Le design et la qualité méthodologique de l’essai TRAAP2 en constituent les forces principales. Jusqu’à présent la littérature ne permettait pas de répondre à la question de l’efficacité du TXA dans la prévention de l’HPP chez une femme accouchant par césarienne.

Cependant il faut noter que l’incidence de l’HPP retrouvée dans cet essai est particulièrement élevée avec plus d’un quart des femmes accouchant par césarienne qui présentent des saignements > 1000 mL, que les pertes sanguines soient calculées ou mesurées.

Ce que cet article nous apporte

Cette publication illustre le fait que bien qu’un essai de grande taille montre des résultats significatifs en faveur d’une intervention, leur transposition dans la pratique clinique n’est pas toujours possible. En effet, bien que les résultats de TRAAP2 montrent une diminution significative de l’HPP après césarienne après administration de TXA, les auteurs ne concluent pas sur l’utilisation en pratique courante de cette molécule compte tenu de la faible pertinence clinique de l’effet observé. Par ailleurs les effets secondaires à type de nausées et vomissements freinent également à l’utilisation préventive de ce médicament dans le contexte obstétrical.

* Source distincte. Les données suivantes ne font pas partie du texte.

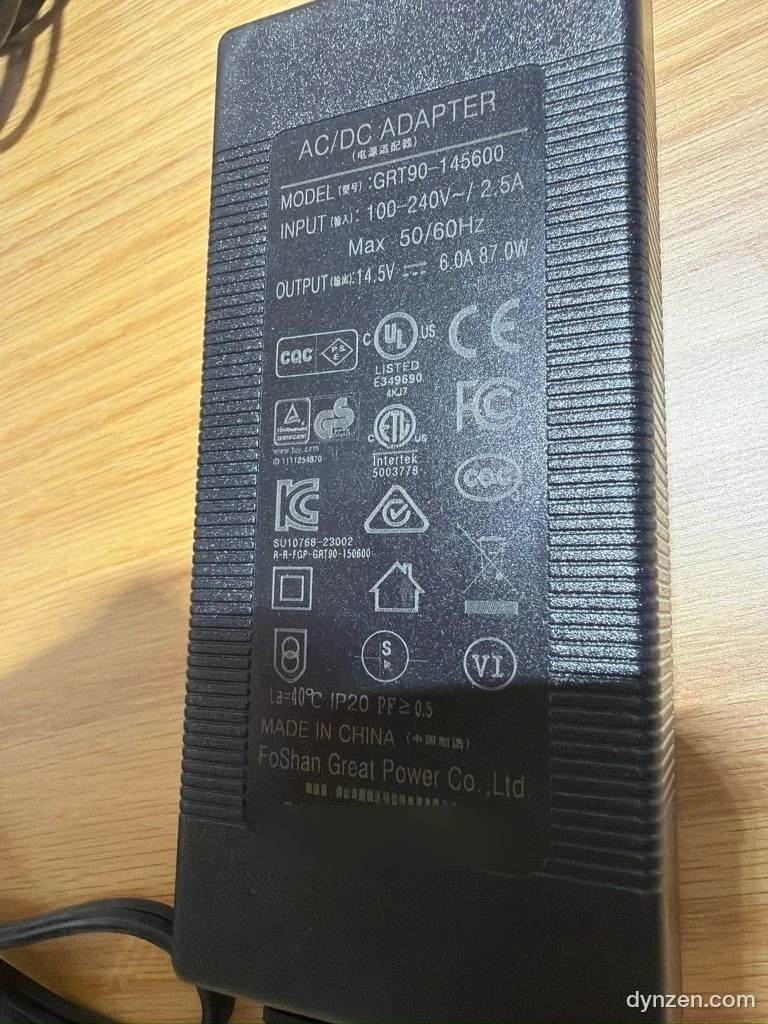 TSL35 bundled AC/DC adapter label showing 100-240V input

Cette étude souligne également toute la difficulté à évaluer de manière fiable les pertes sanguines en peripartum, permettant non seulement de faire le diagnostic de l’HPP mais aussi de sa sévérité. Dans TRAAP2, les pertes sanguines sont estimées à partir des variations de taux d’hématocrite par une formule théorique utilisée depuis longtemps, notamment pour prédire les besoins transfusionnels en périopératoire, mais qui n’a jamais été validée et dont la fiabilité dans le contexte obstétrical est très discutable : en effet la grossesse se caractérise par des variations de poids et de volémie importantes, notamment en peripartum. On peut s’interroger sur une possible surestimation des pertes sanguines par cette formule. D’autant plus que cette différence significative n’est pas retrouvée lorsque les pertes sanguines sont mesurées par des méthodes gravitationnelles, évaluation considérée comme le gold standard jusqu’à présent et obtenue sans délai, à l’inverse des pertes sanguines calculées. A quelle estimation des pertes sanguines faut-il se fier dans le contexte de l’accouchement ? Cette problématique, que ce soit pour la recherche ou la pratique clinique, reste toujours d’actualité.